Reputation: 81
I am trying to find the optimum paramaters for my MLP Regressor through parameters tuning using RandomizedSearch CV and then GridSearchCV. My question is should I mark early_stopping as True or False and why? I have read about it online but couldn't understand it well, based on what I read it, if it is marked as True then it can be useful to avoid overfitting?

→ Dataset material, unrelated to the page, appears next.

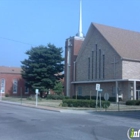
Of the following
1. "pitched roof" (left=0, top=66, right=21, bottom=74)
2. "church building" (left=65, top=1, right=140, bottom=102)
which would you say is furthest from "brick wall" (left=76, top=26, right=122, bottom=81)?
"pitched roof" (left=0, top=66, right=21, bottom=74)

from sklearn.neural_network import MLPRegressor
from sklearn.model_selection import RandomizedSearchCV
mlp = MLPRegressor(random_state=42)
param_grid_random = {'hidden_layer_sizes': [(18,), (18,18,), (18,18,18,)],
'activation': ['tanh','relu','logistic'],
'solver': ['sgd', 'adam'],
'learning_rate': ['constant','adaptive','invscaling'],
'alpha': [0.0001, 0.05],
'max_iter': [10000000000],
'early_stopping': [False],
'warm_start': [False]}
GS_random = RandomizedSearchCV(mlp, param_distributions=param_grid_random,n_jobs= 1,cv=5, scoring='r2', n_iter=100,random_state=42) #scoring='neg_mean_squared_error'
GS_random.fit(X_train, y_train)
print(GS_random.best_params_)
Upvotes: 1
Views: 1000
Reputation: 175
Yes, you are correct that early stopping is used to prevent overfitting.
If set to true, the solver will automatically set aside some validation data from the training set (10%) and will stop iterating when the classification score against the validation set stops improving regardless of if there is still imporvement in the loss function to be gained by continuing to iterate over the training set; which would be the normal criteria for stopping.
In theory this prevents any further training at the point where generlisation is curtailed. It should be an ongoing check for over-fitting.
You'll notice a lot of shoulds and 'in theories' because of the random nature of selecting 10% of the data, it's not guaranteed to prevent over-fitting but it'll do a rather good job.
Exact details and in the docs: https://scikit-learn.org/stable/modules/generated/sklearn.neural_network.MLPRegressor.html
Wether or not you should change it to true or false in this case depends on your data and the purpose of your model, i.e. if overfitting matters, how prone your data might be to overfitting, wether or not you have enough data in your training set that you can afford to set aside 10% to perform ongoing validation against and several other reasons that I won't have encountered yet.
The complexity will be how it interacts with the RandomizedSearch which will partially be finding the parameters that avoid overfitting anyway. Setting early stopping to True could help optimise the search by already dealing with overfitting.
However, I belive it would be the case that the results of the optimum parameters given by Randomized Search would only be valid for the setting of early stopping selected, true or false.
Upvotes: 1